If the solution to a really serious and widespread problem, like women’s under-representation in politics, executive positions and top media jobs, looks really simple (ie. women just need to be more assertive), then that’s a clue that you probably haven’t quite nailed the solution yet. It’s more complicated than it looks.

Here’s one clue for Curt Rice, this time from the perspective of women being held back by motherhood in the workforce. The findings are very troubling:

Participants in their study rated fictitious job applicants by reading constructed files. Some resumés they read included Parent-Teacher Association coordinator as an activity, while others had Fundraiser for neighbor association. This had been shown by another researcher to successfully convey whether someone is a parent or not.

The applicants were rated on competency and commitment, and the results are clear.

Mothers were judged as significantly less competent and committed than women without children… Mothers were also held to harsher performance and punctuality standards. Mothers were allowed significantly fewer times of being late to work, and they needed a significantly higher score on the management exam than non-mothers before being considered hirable.

As if this weren’t enough, when they did hire mothers, the subject participants gave them a 7% lower starting salary than the non-mothers, and considered them less well-suited for future promotion. All this was determined on the basis of a paper file!

And did you see the article at The Daily Beast about how men have been found to be quoted five times more than women in articles on women’s issues? It’s gob-smacking. There’s a temptation, again, to say that the problem is just about women not putting themselves out there and plenty of people did say that in response to the piece, which is why I like this article from BuzzFeed because it goes a little deeper:

Others concur that any change will likely have to be systemic.
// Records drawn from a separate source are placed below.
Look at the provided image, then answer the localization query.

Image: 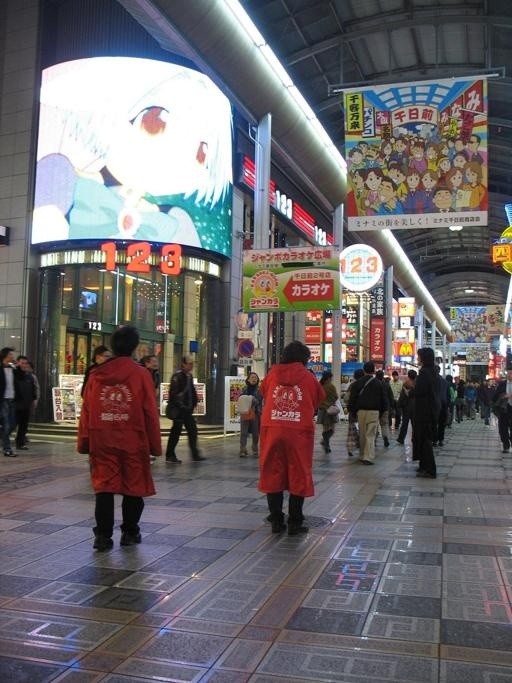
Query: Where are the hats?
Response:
[90,346,109,361]
[180,355,195,364]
Garance Franke-Ruta, a senior editor at the Atlantic, says that while “some softer areas are of greater interest to women and they want to write about them,” historically increases in women’s representation in other spheres haven’t happened “until specific institutions made an internal commitment to seeing them change.” Emily Bazelon, a senior editor at Slate, thinks change will have to be even broader-based: any real solution to the hard news/soft news gender divide will have to be “a big societal solution” that involves “increasing our comfort with breaking out of traditional roles.”

A more gender-balanced media would have real effects, says Pozner, and not only on journalists. She says the under-representation of women as both talk show guests and op-ed writers immediately post-9/11 obscured the fact that women were much more skeptical about a military response than men were, and may have contributed directly to the invasions of Afghanistan and Iraq.

Increased confidence and pitching skills can help some women, says Pozner. But that alone won’t get women into op-ed sections and talk show chairs, nor will it get them quoted as experts in stories. Right now, she says, media consumers and producers alike are able to ignore women’s thoughts on major, life-or-death issues. And, she says, it’s not because women don’t care about these issues — it’s because no one is asking them.

(Thank you to my readers, Jeremy and Amy, and also to Tedra for the links in this post. Cross-posted at blue milk).



Categories: gender & feminism, media, parenting, social justice, work and family

Tags: ,

2 replies

  1. Hi — Thanks for picking up on “The Motherhood Penalty.” You’ve gathered some good points here. The “citation in media” stuff is very interesting, not only about women’s issues. Just in general, sources in the media are overwhelmingly male.
    It’s quite spectacular, as you note, when someone has the idea that a marginalized group has to solve their problems themselves. This just doesn’t sufficiently acknowledge deep cultural and structural factors that lead to everyday discrimination.
    Good work!

  2. The same blog that mentions the motherhood penalty also has an article about the corresponding fatherhood bonus. The same factor that’s supposed to make women worse is credited with making men better. Yeah, totally their own worst enemies.